Historical Perspective
Pituitary tumors were first described by Pierre Marie, a French neurologist.
Classification
Prolactinoma can be classified based upon either size or local invasion. Based on size, a prolactinoma can be classified as a microprolactinoma (<10 mm diameter) or macroprolactinoma (>10 mm diameter).
Pathophysiology
Prolactinoma may occur as part of a hereditary disorder called multiple endocrine neoplasia type 1 (MEN 1).

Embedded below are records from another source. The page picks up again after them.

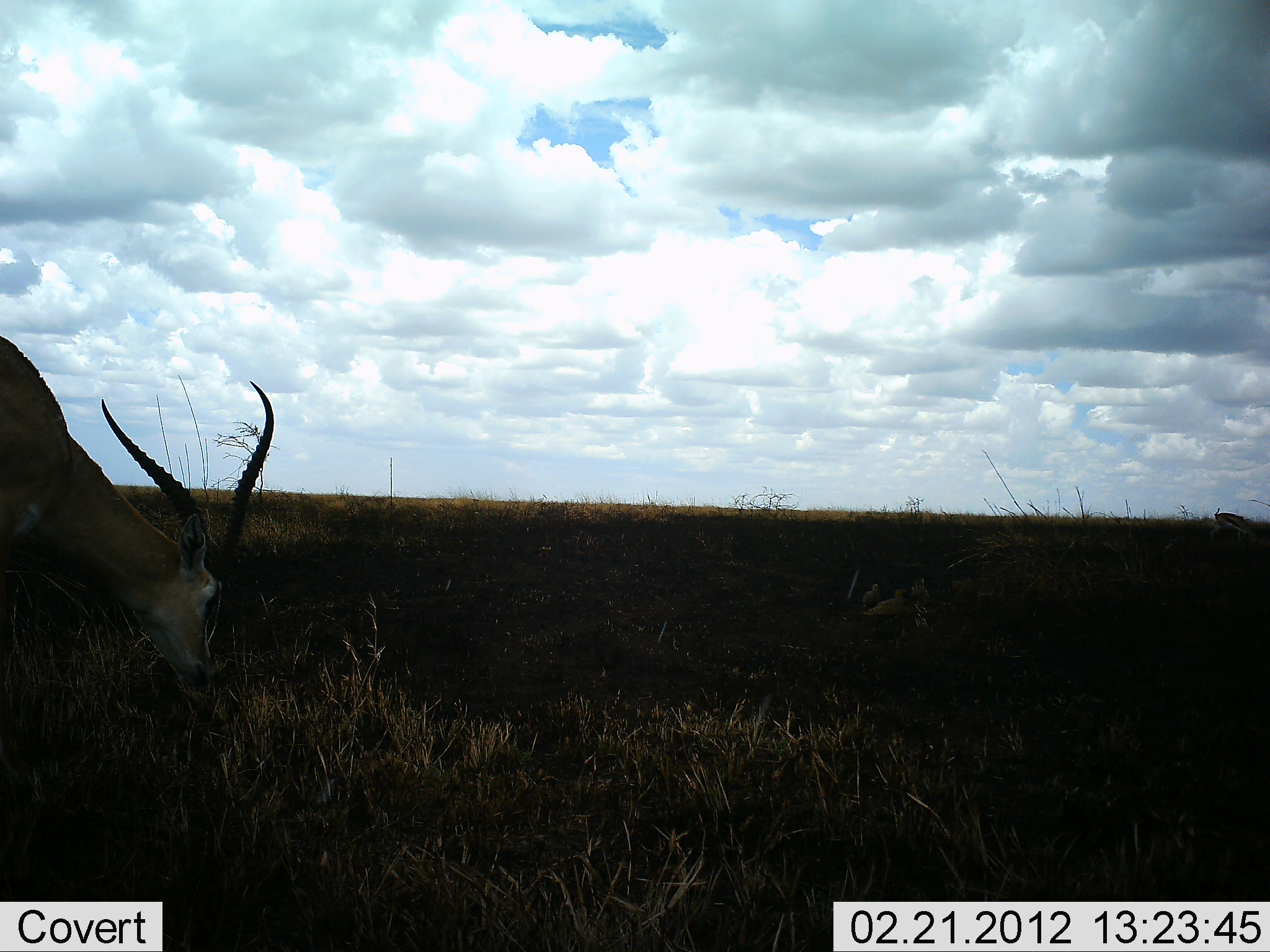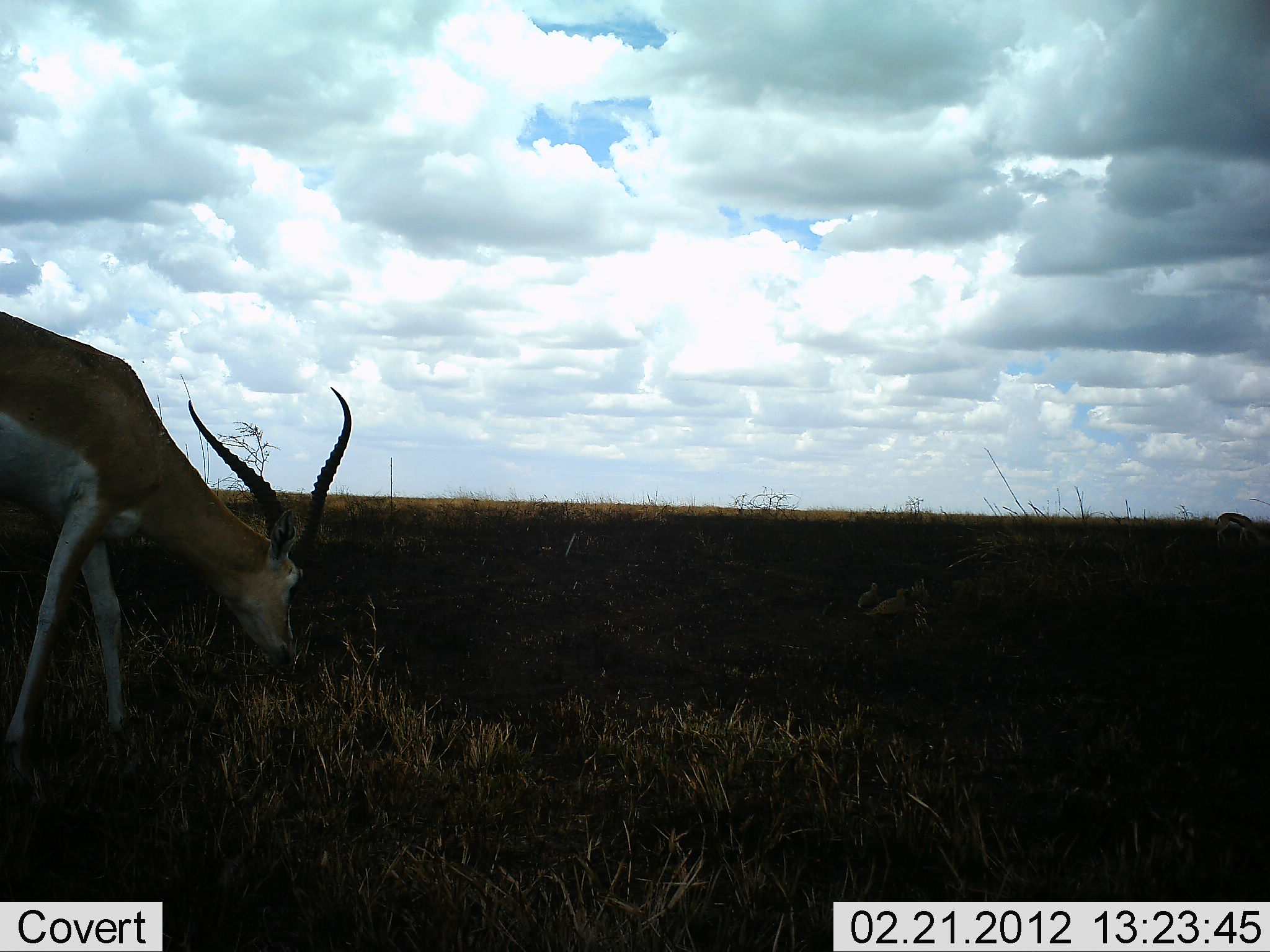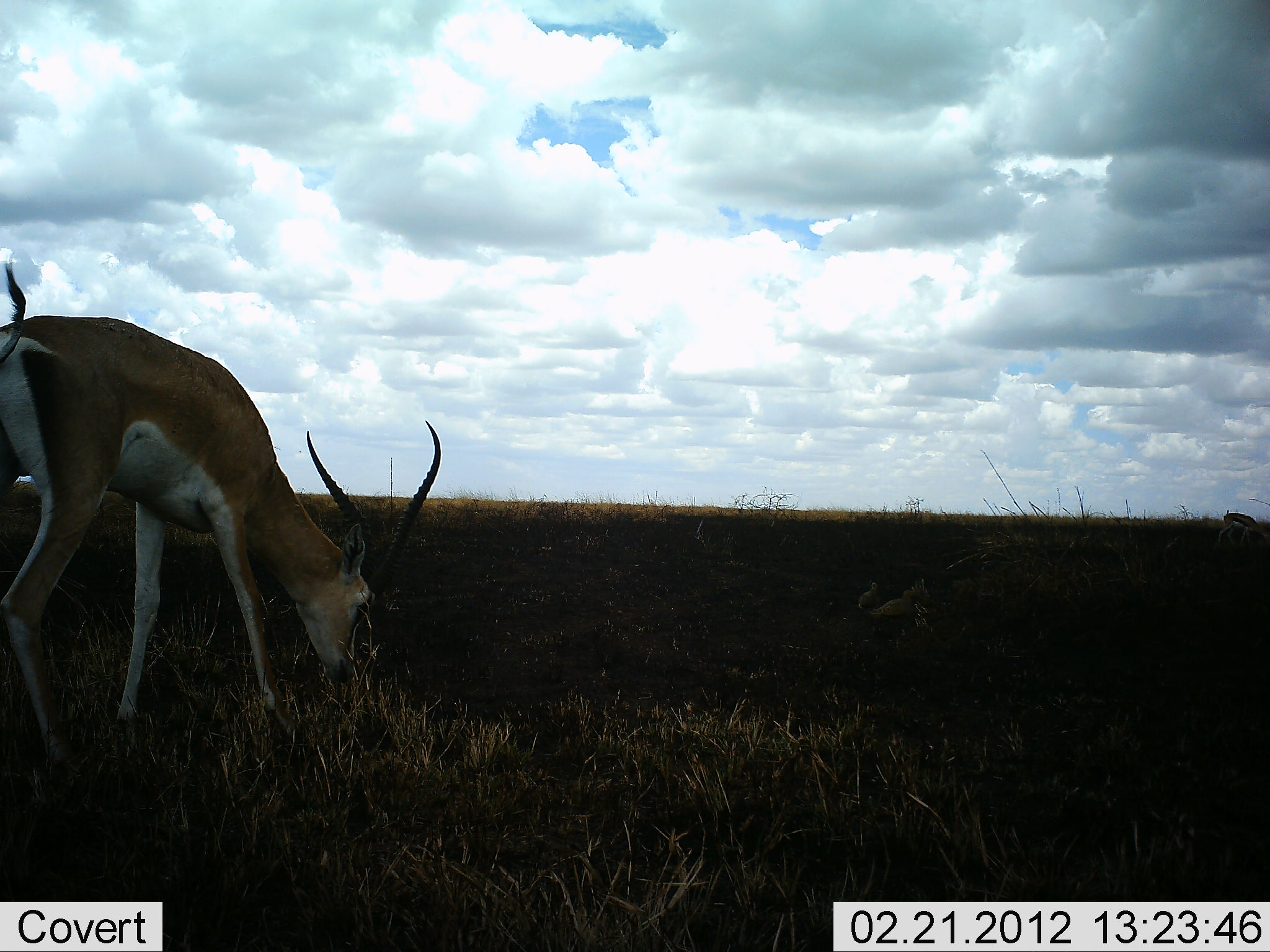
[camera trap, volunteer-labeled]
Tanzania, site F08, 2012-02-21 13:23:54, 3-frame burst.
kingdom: Animalia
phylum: Chordata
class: Mammalia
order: Artiodactyla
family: Bovidae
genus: Nanger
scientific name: Nanger granti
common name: grant's gazelle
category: gazellegrants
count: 1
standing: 10%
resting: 0%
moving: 43%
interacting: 0%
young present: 0%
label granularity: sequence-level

A minority of prolactinomas are associated with multiple endocrine neoplasia type I (MEN I), Carney complex, McCune-Albright Syndrome, MEN like syndrome (CKDN1B loss of function).[2]
Causes
There are no established causes for proloactinoma. The majority of pituitary tumors are sporadic, but a minority of tumors are associated with familial syndromes.

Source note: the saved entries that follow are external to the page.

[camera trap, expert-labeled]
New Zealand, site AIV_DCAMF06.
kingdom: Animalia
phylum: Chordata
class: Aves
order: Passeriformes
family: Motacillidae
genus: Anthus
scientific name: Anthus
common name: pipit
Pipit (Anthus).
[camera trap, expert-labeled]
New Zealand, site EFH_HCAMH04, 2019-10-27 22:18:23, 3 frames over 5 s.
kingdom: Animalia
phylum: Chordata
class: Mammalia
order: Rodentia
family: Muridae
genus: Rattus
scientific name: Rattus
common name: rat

Epidemiology and Demographics
The prevalence of prolactinoma in younger age group is 100 per 100,000 individuals.[3] Pituitary tumors affect approximately 14 out of 100,000 people in United States.
Risk Factors
Common risk factors for the development of prolactinoma include multiple endocrine neoplasia type 1 (MEN 1), Carney complex and McCune-Albright syndrome.
Differentiating prolactinoma from other diseases
Prolactinoma must be differentiated from other causes of hyperprolactinemia such as hypothyroidism, antipsychotics and antidepressants.

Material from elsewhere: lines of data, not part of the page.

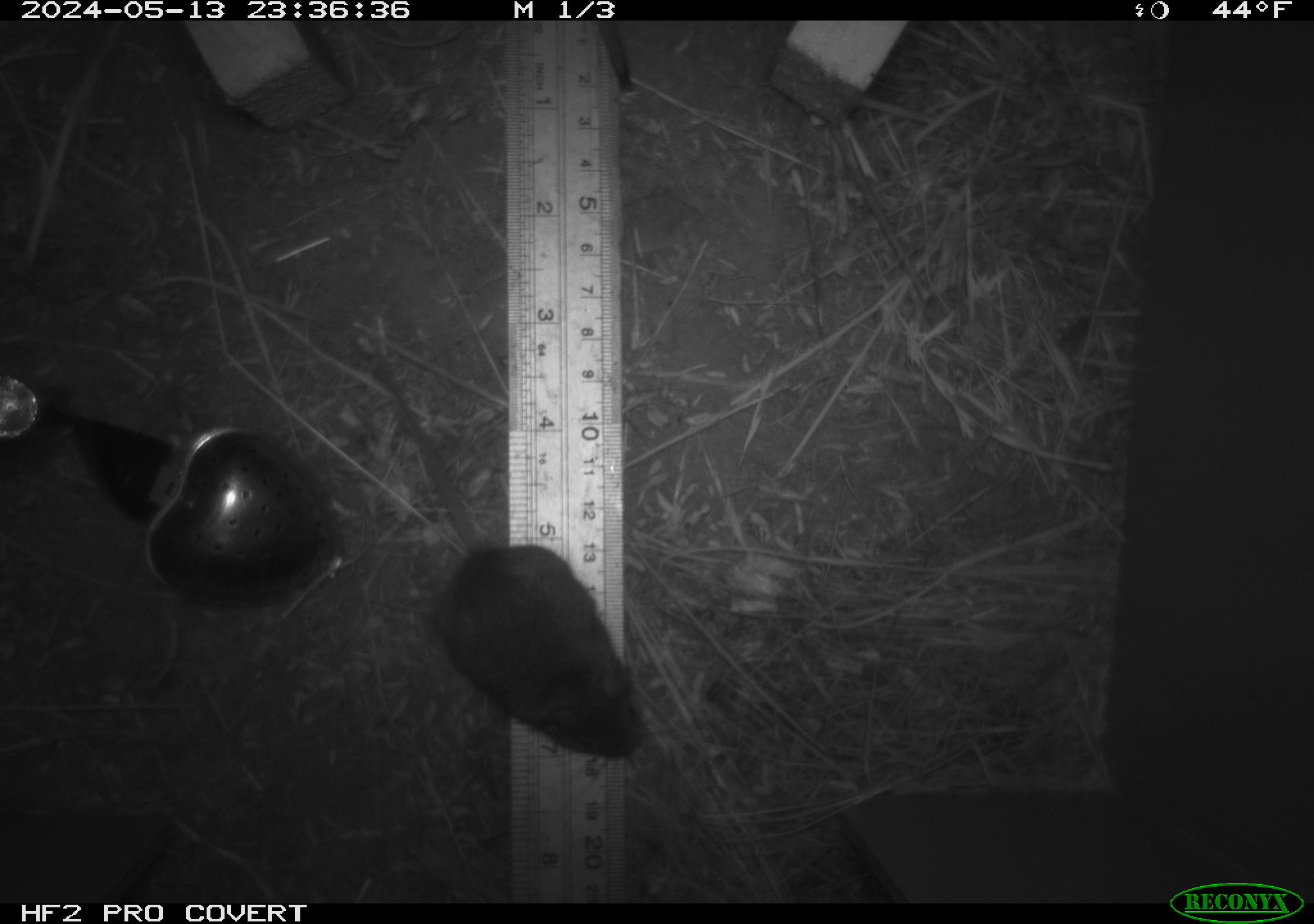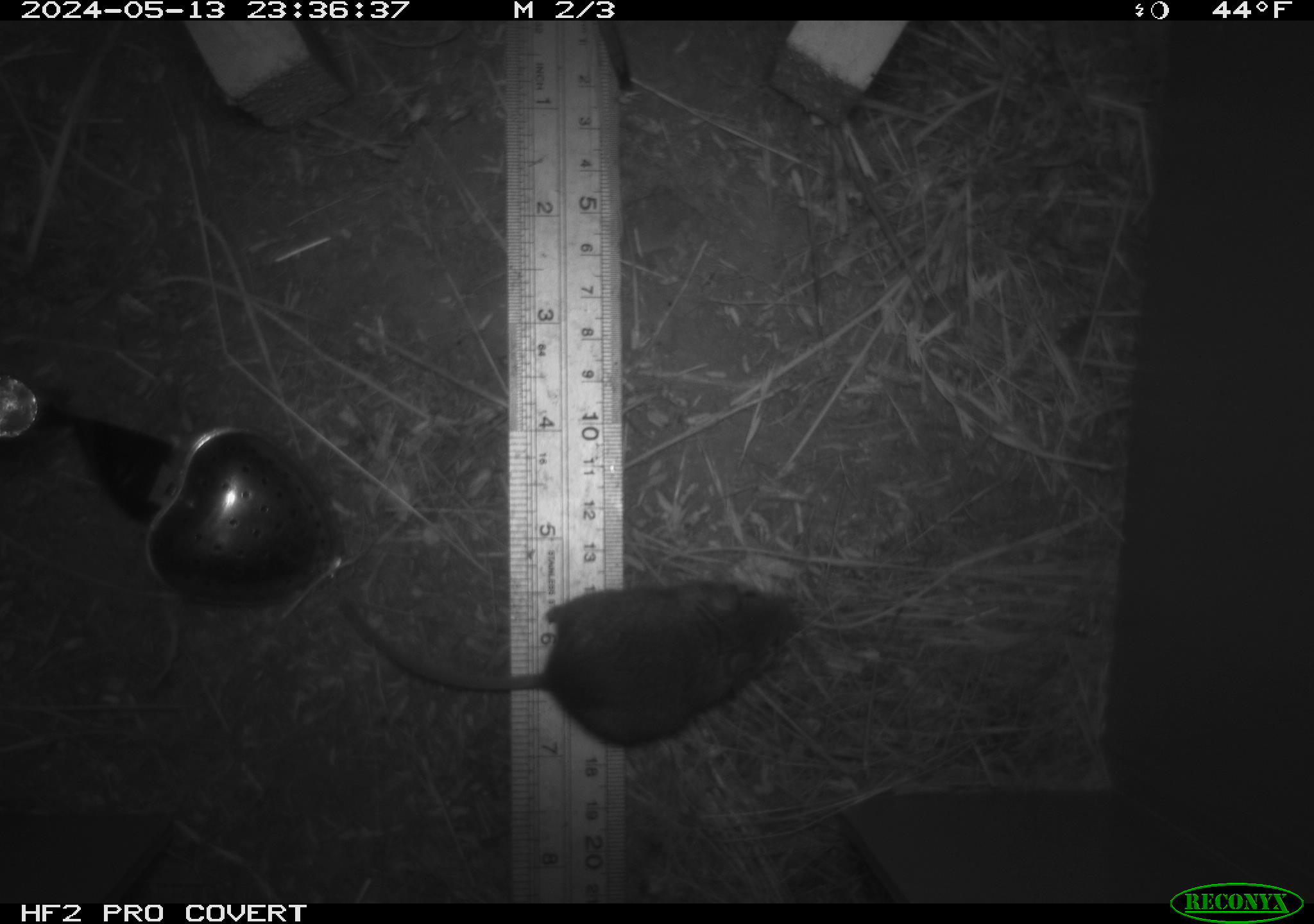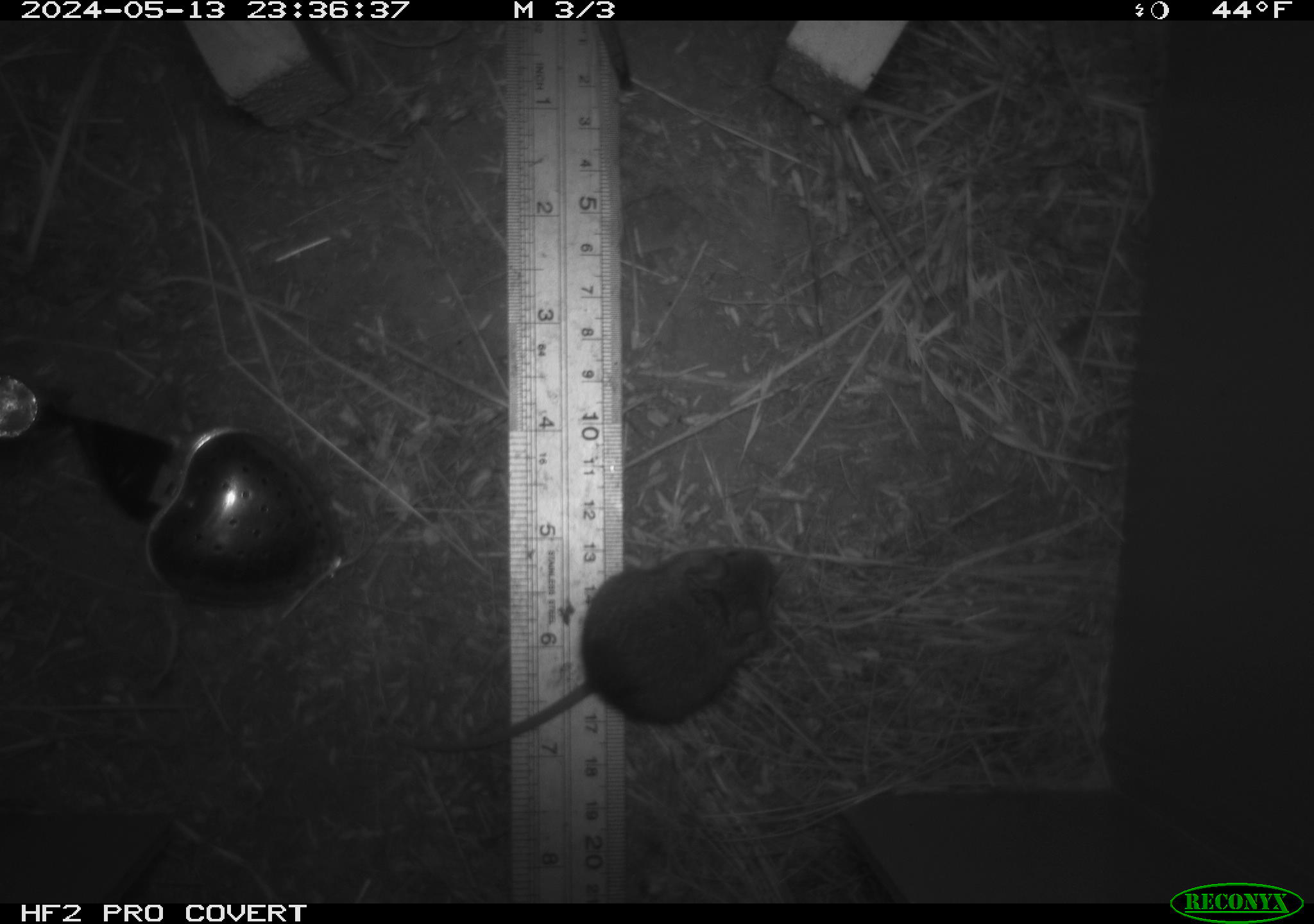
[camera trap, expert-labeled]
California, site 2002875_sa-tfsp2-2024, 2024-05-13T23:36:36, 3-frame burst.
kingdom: Animalia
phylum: Chordata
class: Mammalia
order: Rodentia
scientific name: Rodentia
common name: mouse species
Mouse species (Rodentia).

Natural History, Complications and Prognosis
If left untreated, 95% of patients with prolactinoma will not show any signs of growth after a 4 to 6 year period. Prognosis is excellent for microprolactinoma. Common complications of prolactinoma include intracranial hemorrhage, osteoporosis and vision loss.
History and Symptoms
Symptoms of prolactinoma include loss of libido, headache, infertility and vision changes.
Physical Examination
Common physical examination findings of prolactinoma include papilledema, visual field defects, cranial nerve palsies.
Laboratory Findings
Laboratory findings consistent with the diagnosis of prolactinoma include elevated prolactin levels and reduced thyroid hormone levels.
CT Scan
On head CT scan, prolactinoma is characterized by enlargement of the pituitary gland.
MRI
MRI may be diagnostic of prolactinoma. Magnetic resonance imaging (MRI) is the most sensitive test for detection of pituitary tumors and determination of their size.
Medical Therapy
Medical therapy for prolactinoma includes dopamine agonists. The goal of treatment is to return prolactin secretion to normal, reduce tumor size, correct any visual abnormalities and restore normal pituitary function.
Surgery
Surgery is indicated in patients if medical therapy cannot be tolerated or if it fails to reduce prolactin levels, restore normal reproduction and pituitary function, and reduce tumor size.
References
- ↑ http://www.cancer.gov/types/pituitary/hp/pituitary-treatment-pdq#link/_169_toc
- ↑ http://radiopaedia.org/articles/pituitary-adenoma
- ↑ Ciccarelli A, Daly AF, Beckers A (2005). "The epidemiology of prolactinomas". Pituitary. 8 (1): 3–6. doi:10.1007/s11102-005-5079-0. PMID 16411062.